I exhaled the rage, uncurling my fist from his robe. “That’s right.”
Mirah looked doubtful, but she took my arm and steered me away. Toward safer things.
We soon had a house with a walled garden and a small courtyard forever overflowing with laughter and chatter and cousins. “You’re a lucky man,” they told me, and yes, I was. I had a beautiful wife; I had two daughters who were starting to flower into young women; I had coin enough to support them in comfort and take my ease in my sunny courtyard. I knew men who did just that, men like Mirah’s father, who basked in grandchildren and books. “You could grow a beard,” Mirah teased me, “become a venerable patriarch!”
“What does a patriarch do?”
“Well, I don’t see you studying the sacred scrolls like my father.” She kissed me soundly. “There’s any number of trades you could take to fill your time.
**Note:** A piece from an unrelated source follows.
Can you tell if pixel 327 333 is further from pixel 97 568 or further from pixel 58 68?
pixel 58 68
Perhaps buy a wine shop? There are other retired soldiers in Judaea—you could make a way station for them.”
“You’ve been thinking about this, haven’t you?” I couldn’t help asking.
“I kno
w my husband isn’t the sort to lie idle.” A laugh. “But at least you could run a place where the war stories can be told in comfort!”
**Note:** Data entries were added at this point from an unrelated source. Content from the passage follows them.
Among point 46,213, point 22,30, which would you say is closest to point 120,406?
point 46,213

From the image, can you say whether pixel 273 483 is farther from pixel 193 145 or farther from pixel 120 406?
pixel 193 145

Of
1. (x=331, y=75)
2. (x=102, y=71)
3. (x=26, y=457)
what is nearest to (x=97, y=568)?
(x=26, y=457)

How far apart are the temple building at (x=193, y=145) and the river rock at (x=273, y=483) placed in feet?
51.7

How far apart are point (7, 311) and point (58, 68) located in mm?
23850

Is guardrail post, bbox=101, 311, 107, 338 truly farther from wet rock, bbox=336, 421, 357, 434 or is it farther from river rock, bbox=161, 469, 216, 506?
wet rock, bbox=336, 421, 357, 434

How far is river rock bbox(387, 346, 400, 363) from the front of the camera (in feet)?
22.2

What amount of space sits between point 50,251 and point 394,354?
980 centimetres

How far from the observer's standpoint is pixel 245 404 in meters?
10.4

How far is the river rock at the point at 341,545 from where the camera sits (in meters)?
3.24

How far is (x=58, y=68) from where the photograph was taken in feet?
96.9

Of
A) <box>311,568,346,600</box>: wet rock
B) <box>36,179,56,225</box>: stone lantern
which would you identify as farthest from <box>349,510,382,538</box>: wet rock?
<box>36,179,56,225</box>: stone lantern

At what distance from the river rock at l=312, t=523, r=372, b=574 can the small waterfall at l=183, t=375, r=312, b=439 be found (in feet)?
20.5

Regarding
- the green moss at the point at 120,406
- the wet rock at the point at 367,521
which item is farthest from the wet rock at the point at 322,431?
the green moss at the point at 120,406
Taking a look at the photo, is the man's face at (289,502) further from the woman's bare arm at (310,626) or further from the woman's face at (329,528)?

I did buy a wine shop, though I wasn’t much good at running it. What did I know about how to store wine and keep mice out of storerooms? The part I did best was toss out the rowdy drunks; everything else I left to a capable widow who could have run a naval fleet, never mind a wine shop, so I left her to it and soon the days were empty again. I made a stab at working leather, then—made my girls a pair of slippers apiece that fell apart on their first wearing. Wasn’t any good at working leather, or smithing, or any of the other pastimes Mirah suggested. I wasn’t any good at peace. And before I knew it, two years had passed and I was still dreaming of the legions. The legions and my mother’s noncommittal words.
I had letters from Titus, who gave me news of his own family—and of Antinous. Antinous, still the Emperor’s perfumed boy, and that stabbed like a fresh wound. I’d had some vague but vibrant hope that one day I’d turn around and see Antinous on my doorstep; free of Hadrian, free of everything. I’d have flung my arms about him with all the joy in the world . . . but I didn’t see him. I didn’t see my son, and maybe I never would. Why should he come back to me? I was a bitter, aging legionary with bloody hands and a cruel tongue; I’d failed at running a wine shop or even making a pair of shoes, and I’d failed my son. Why should Antinous give me any thought at all?
Two years, then approaching three. Dinah turned thirteen, fourteen, flowering into her monthly blood with Chaya starting right behind her as though she were too afraid to be left in childhood while her sister advanced ahead. “You’re women now,” Mirah told them, though the only difference their new status made was that Mirah stopped wearing her hair loose in the evenings the way I’d always liked it. “It’s not fitting in a mother of grown girls,” she said briskly, and she bustled about in dark gowns that hid her lithe slenderness and made her look like a dowager. She smiled at me tolerantly when I said that I missed seeing the fall of her russet hair at night, and I started going to my wine shop in the evenings. Simon met me there sometimes and I would see his eyes on me, shrewd and thoughtful. “Do you still dream of the legions?” he asked once.